### 任务说明
a – 根据关于内幕交易罪的文本摘录，最高人民法院和最高人民检察院在哪一天联合发布了《司法解释》？
b – 请引用关于内幕交易罪的文本摘录中以含有“新出台的相关司法解释为内幕交”的词句开头、以“析,以期为实际办案提供参考。”结尾的部分，须与原文一字不差。

### 文本摘录
浅析内幕交易罪的认定与查处
2013-04-11戴梦倩
戴梦倩
(上海市黄浦区人民检察院,上海 200003)
浅析内幕交易罪的认定与查处
戴梦倩
(上海市黄浦区人民检察院,上海 200003)
新出台的相关司法解释为内幕交易犯罪案件的办理明确了标准,但仍需要根据个案进行分析。证据的收集和运用是内幕交易罪认定的难点,加强司法机关与行政执法机关之间的证据衔接,适当参考辩诉交易精神提高诉讼效率,是解决证据难题的途径之一。
内幕交易罪;犯罪主体;价格敏感期;证据衔接
最高人民法院、最高人民检察院于2012年5月22日联合发布了我国首部证券期货犯罪司法解释《关于办理内幕交易、泄露内幕信息刑事案件具体应用法律若干问题的解释》(以下简称《司法解释》),该解释对内幕信息知情人员、非法获取内幕信息人员、内幕信息敏感期、内幕交易、泄露内幕信息定罪处罚标准等刑法理论与实践中长期存在争议的刑法适用疑难问题进行了规定。然而,由于内幕交易犯罪行为存在一定的复杂性,针对具体个案仍需具体分析。同时,内幕交易犯罪主要由证券期货监管部门发现线索、收集证据,因此司法机关需加强与行政部门的证据衔接。本文将就内幕交易罪构成要件的认定及内幕交易犯罪查处过程中的问题进行简要分析,以期为实际办案提供参考。
一、内幕交易罪认定的相关问题
(一)内幕交易罪犯罪主体的认定
根据《刑法》第180条规定,内幕交易的犯罪主体为内幕信息的知情人员和非法获取证券、期货交易内幕信息的人员,《司法解释》第1条、第2条对上述人员进行了具体规定。其中,知情人员指证券法及期货交易管理条例相关规定确定的人员;非法获取内幕信息的人员,除通过明显非法手段获取内幕信息的人员以外,还采用了一种逆向证明的方法,规定了知情人员的近亲属、关系密切的人员,以及与知情人员联络、接触的人员,在实施了何种交易行为的情况下会成为内幕交易犯罪的主体,即根据交易行为事实与交易行为评价逆向证明内幕信息知情人员的近亲属、关系密切人、敏感期的联络、接触人等非法获取了内幕信息[1]。

### 清单
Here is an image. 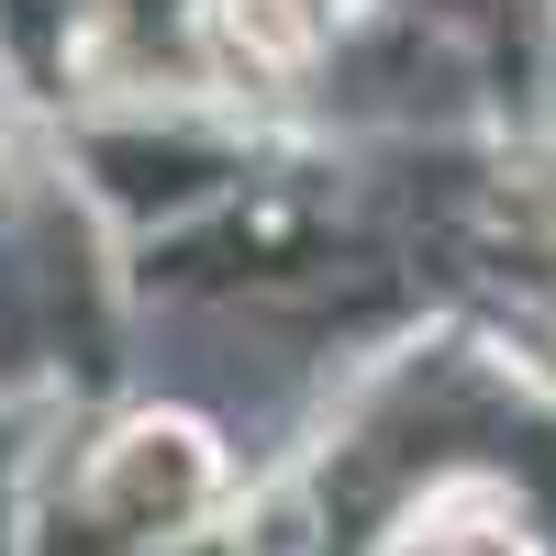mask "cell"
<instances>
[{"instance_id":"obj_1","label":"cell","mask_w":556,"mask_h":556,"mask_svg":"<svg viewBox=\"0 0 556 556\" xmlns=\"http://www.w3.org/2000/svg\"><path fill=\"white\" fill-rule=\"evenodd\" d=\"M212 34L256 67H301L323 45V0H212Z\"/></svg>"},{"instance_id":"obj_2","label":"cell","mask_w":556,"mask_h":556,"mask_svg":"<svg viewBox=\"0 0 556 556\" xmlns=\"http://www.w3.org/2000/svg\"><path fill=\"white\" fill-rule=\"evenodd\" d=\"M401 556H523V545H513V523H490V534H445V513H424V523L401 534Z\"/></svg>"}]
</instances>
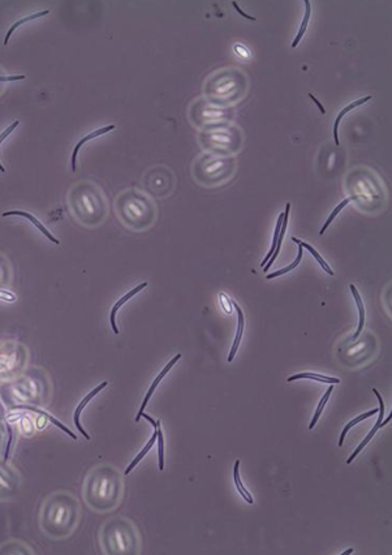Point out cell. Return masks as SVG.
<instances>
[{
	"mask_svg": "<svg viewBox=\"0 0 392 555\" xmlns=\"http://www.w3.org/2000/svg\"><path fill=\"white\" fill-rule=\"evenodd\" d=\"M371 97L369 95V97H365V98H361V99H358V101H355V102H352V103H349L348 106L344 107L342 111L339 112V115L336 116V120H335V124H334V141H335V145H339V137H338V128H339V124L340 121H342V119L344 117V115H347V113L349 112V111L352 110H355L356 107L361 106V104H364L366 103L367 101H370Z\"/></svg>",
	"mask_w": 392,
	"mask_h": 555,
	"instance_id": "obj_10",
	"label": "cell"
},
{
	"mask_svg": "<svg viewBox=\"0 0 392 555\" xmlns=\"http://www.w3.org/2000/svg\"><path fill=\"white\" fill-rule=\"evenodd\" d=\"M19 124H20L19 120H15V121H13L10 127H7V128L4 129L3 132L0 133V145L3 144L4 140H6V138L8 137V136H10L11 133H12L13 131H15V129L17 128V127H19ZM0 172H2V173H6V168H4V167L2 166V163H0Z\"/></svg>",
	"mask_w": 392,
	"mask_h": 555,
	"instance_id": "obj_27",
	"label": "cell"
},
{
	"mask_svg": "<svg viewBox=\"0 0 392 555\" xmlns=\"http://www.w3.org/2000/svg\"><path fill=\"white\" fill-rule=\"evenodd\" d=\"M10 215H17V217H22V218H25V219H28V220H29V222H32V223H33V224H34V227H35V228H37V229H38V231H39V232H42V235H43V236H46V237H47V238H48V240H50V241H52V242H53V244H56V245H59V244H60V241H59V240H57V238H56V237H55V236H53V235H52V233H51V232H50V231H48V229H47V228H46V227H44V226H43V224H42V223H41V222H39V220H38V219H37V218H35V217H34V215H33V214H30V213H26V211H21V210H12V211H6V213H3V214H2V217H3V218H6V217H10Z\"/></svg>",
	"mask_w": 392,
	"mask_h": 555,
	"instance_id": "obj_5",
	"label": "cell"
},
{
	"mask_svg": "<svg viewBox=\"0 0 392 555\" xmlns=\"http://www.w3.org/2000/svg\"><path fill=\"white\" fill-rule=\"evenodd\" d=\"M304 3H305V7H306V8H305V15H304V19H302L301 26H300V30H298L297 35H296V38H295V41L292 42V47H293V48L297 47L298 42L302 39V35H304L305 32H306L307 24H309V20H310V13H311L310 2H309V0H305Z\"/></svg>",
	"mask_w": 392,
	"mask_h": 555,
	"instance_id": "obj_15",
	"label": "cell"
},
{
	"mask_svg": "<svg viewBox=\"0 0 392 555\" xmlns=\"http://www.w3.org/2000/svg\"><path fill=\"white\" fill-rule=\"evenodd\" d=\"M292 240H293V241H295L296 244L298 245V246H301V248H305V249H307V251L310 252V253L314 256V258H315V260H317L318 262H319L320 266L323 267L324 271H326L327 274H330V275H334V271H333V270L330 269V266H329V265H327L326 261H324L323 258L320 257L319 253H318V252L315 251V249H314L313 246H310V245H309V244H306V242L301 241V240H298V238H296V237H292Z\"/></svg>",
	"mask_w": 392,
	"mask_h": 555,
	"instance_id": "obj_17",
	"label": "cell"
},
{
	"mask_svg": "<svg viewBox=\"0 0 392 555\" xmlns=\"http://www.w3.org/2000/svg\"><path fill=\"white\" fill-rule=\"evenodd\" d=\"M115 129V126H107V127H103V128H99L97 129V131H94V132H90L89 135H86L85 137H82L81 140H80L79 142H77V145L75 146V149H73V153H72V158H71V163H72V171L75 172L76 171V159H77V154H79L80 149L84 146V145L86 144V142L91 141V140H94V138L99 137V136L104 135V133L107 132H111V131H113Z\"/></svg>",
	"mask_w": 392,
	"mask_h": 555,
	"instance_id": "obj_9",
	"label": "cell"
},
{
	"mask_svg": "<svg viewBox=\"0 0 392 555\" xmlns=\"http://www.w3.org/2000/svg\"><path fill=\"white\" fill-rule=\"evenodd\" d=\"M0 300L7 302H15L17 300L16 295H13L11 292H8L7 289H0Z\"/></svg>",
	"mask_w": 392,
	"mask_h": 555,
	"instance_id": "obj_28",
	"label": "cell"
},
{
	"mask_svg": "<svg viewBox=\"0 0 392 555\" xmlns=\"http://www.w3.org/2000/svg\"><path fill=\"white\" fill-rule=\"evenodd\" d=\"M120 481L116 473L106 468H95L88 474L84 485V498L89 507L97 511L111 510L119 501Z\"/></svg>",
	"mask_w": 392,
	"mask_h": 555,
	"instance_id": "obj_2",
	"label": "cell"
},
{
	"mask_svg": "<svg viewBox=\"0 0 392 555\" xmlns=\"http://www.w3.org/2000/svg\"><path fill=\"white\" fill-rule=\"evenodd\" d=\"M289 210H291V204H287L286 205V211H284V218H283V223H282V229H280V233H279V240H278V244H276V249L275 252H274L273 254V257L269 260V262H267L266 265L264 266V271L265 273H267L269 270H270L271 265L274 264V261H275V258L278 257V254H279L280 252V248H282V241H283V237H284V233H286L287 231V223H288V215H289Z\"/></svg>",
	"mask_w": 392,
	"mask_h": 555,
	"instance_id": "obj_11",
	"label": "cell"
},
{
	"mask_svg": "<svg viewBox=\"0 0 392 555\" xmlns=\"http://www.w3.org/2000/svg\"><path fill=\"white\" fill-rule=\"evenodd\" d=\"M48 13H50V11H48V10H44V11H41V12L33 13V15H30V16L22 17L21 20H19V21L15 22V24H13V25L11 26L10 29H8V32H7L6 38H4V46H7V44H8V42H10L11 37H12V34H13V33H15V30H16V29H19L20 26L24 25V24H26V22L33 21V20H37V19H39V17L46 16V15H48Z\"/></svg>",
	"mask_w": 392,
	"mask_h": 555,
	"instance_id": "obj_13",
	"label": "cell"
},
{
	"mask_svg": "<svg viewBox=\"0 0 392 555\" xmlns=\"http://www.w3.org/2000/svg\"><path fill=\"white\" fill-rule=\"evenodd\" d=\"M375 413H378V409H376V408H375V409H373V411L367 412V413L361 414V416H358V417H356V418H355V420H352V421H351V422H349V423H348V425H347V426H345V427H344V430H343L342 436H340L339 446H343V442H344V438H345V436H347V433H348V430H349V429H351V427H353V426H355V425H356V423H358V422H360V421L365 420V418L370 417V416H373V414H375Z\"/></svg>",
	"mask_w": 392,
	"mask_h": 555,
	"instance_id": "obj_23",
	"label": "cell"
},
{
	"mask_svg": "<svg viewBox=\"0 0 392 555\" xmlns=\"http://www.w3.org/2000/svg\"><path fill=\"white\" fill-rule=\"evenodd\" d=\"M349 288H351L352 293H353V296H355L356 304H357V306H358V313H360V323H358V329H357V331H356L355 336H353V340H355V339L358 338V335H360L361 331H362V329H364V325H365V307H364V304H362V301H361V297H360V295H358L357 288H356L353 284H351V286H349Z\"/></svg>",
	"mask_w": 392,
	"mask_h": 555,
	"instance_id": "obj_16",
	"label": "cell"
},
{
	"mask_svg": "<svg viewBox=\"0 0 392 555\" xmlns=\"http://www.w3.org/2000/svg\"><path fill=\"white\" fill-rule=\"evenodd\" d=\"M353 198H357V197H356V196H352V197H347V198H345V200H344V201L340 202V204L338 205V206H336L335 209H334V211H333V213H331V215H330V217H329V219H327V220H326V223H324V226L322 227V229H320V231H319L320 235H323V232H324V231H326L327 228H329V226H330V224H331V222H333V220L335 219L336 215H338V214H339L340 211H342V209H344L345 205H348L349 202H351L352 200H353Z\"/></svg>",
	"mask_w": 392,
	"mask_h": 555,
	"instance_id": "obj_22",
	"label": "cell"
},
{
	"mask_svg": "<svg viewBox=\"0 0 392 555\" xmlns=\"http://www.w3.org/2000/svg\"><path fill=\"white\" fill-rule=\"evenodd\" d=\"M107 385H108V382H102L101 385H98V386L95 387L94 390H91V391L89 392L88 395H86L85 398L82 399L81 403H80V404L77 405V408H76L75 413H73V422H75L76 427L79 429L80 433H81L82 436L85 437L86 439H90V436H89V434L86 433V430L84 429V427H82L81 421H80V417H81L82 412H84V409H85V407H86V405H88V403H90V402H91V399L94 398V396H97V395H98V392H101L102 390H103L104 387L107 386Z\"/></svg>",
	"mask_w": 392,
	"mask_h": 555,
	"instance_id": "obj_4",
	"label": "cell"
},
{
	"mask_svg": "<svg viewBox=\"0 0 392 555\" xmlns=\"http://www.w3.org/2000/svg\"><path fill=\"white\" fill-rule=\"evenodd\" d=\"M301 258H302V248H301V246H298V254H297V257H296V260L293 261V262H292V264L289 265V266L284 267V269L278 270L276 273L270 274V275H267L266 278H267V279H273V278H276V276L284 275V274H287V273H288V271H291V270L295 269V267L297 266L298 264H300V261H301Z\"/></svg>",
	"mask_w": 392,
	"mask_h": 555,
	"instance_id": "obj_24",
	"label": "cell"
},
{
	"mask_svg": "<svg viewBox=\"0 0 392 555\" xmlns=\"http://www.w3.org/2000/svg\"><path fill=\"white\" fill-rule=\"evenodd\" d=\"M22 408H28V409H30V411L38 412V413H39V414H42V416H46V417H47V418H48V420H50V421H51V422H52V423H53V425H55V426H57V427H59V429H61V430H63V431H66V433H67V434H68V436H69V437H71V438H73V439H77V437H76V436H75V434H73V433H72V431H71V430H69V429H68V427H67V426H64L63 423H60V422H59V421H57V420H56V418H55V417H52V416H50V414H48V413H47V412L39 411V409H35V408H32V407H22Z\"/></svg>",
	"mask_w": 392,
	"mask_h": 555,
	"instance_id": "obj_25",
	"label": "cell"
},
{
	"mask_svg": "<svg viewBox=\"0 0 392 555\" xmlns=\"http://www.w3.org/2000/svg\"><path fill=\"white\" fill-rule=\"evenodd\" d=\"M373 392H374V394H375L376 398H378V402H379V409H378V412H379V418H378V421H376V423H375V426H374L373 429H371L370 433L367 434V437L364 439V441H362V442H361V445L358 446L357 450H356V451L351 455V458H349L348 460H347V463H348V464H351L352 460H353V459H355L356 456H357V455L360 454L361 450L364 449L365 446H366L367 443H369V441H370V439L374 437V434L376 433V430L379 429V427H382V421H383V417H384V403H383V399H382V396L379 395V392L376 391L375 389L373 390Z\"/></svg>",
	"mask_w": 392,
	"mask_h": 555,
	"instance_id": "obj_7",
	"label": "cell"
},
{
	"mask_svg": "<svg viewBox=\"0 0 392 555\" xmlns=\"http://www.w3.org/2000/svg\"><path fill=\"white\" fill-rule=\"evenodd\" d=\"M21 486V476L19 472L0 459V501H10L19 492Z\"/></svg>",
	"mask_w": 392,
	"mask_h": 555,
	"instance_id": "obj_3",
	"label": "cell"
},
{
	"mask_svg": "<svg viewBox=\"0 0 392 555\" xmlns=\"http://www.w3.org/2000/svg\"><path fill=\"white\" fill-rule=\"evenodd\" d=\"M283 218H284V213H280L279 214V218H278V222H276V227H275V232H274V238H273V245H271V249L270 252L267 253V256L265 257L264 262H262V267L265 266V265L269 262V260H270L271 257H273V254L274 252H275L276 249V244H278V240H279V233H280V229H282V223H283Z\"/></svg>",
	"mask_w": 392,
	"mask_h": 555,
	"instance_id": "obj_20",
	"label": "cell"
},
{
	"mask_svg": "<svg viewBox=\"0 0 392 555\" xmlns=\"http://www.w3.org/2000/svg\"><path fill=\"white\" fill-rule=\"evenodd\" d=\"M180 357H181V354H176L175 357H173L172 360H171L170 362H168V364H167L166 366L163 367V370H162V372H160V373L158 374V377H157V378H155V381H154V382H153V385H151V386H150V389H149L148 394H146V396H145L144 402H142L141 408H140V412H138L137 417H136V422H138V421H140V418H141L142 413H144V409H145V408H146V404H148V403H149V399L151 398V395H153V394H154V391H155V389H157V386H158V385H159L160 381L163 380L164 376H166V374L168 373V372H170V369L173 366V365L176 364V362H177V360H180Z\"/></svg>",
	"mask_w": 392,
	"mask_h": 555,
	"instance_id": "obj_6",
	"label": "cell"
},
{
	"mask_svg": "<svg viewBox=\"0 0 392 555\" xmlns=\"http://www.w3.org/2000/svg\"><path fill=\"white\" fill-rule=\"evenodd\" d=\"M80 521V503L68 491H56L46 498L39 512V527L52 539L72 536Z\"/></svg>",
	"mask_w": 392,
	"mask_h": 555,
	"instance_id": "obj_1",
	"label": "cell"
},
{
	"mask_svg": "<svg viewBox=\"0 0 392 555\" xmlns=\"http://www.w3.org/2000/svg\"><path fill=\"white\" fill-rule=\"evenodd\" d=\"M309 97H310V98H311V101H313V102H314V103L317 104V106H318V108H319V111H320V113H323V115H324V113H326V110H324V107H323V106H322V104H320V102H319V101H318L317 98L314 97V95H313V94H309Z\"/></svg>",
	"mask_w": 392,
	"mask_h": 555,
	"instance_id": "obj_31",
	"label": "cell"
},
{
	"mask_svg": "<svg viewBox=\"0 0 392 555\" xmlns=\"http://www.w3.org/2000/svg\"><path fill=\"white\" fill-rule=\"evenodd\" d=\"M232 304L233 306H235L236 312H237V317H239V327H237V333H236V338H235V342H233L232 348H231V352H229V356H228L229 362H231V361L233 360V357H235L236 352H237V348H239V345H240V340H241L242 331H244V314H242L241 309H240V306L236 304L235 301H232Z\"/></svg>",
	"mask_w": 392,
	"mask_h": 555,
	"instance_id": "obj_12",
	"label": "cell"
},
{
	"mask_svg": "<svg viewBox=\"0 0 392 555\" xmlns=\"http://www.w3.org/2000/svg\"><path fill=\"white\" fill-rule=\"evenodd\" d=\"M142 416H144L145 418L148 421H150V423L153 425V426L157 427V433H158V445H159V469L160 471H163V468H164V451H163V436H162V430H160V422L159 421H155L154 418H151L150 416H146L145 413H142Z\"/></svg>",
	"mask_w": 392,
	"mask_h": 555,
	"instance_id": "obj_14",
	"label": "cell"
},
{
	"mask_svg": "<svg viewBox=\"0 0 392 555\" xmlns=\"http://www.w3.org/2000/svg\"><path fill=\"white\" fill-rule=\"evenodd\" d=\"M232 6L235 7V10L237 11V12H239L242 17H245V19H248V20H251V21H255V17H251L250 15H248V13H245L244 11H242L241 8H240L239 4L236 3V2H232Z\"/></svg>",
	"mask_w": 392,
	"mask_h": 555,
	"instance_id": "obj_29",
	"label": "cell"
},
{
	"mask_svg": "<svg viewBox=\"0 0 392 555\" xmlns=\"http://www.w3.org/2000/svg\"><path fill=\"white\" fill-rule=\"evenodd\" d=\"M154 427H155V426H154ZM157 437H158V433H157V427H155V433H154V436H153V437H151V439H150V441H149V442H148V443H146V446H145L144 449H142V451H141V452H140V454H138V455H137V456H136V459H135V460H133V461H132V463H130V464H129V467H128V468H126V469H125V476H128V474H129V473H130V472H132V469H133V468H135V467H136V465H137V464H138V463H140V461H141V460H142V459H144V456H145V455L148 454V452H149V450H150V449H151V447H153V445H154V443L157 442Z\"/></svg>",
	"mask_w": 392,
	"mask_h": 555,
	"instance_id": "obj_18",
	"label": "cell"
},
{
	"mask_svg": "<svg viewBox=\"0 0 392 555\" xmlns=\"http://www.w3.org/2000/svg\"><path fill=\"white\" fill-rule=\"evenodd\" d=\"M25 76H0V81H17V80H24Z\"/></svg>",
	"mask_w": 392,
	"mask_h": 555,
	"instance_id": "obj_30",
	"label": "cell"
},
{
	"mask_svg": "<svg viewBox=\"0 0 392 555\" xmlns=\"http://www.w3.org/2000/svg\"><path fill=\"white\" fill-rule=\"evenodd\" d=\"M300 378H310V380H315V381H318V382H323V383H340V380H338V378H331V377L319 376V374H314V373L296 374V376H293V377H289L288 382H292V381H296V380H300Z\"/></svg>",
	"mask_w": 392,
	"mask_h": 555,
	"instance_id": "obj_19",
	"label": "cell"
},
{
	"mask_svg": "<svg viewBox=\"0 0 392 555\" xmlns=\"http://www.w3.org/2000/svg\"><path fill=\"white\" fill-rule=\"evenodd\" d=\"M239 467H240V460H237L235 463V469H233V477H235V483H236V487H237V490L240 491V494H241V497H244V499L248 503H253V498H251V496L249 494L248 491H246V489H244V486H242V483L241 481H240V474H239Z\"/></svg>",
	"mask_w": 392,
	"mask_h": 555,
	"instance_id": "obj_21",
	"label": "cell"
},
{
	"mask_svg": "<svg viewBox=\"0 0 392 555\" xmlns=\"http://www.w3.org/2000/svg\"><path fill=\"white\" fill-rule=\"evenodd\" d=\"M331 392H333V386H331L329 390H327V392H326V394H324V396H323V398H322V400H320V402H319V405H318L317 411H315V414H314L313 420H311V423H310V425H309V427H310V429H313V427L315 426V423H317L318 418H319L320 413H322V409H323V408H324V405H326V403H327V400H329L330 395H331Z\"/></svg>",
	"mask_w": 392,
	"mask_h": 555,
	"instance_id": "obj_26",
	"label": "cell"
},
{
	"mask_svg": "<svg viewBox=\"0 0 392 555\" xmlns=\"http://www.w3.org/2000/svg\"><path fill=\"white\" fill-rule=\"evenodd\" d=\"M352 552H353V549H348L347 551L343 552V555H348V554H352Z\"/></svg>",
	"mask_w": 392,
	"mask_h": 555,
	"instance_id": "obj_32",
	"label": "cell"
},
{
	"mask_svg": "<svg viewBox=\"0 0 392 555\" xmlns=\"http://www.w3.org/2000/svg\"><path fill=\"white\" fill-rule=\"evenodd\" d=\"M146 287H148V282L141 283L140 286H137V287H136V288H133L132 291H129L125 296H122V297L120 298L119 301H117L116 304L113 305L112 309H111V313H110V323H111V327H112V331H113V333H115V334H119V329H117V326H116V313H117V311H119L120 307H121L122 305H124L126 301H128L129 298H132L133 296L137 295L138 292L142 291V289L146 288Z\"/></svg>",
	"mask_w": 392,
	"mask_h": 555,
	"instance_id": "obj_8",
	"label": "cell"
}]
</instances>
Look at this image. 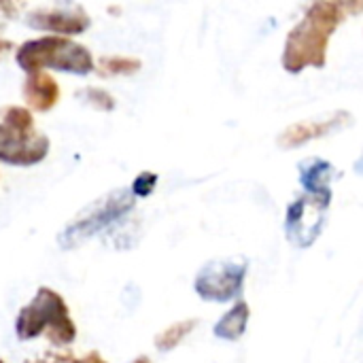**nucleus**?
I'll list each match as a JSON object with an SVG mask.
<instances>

### 参考答案
a – 2012年5月22日。

b –
新出台的相关司法解释为内幕交易犯罪案件的办理明确了标准,但仍需要根据个案进行分析。证据的收集和运用是内幕交易罪认定的难点,加强司法机关与行政执法机关之间的证据衔接,适当参考辩诉交易精神提高诉讼效率,是解决证据难题的途径之一。
内幕交易罪;犯罪主体;价格敏感期;证据衔接
最高人民法院、最高人民检察院于2012年5月22日联合发布了我国首部证券期货犯罪司法解释《关于办理内幕交易、泄露内幕信息刑事案件具体应用法律若干问题的解释》(以下简称《司法解释》),该解释对内幕信息知情人员、非法获取内幕信息人员、内幕信息敏感期、内幕交易、泄露内幕信息定罪处罚标准等刑法理论与实践中长期存在争议的刑法适用疑难问题进行了规定。然而,由于内幕交易犯罪行为存在一定的复杂性,针对具体个案仍需具体分析。同时,内幕交易犯罪主要由证券期货监管部门发现线索、收集证据,因此司法机关需加强与行政部门的证据衔接。本文将就内幕交易罪构成要件的认定及内幕交易犯罪查处过程中的问题进行简要分析,以期为实际办案提供参考。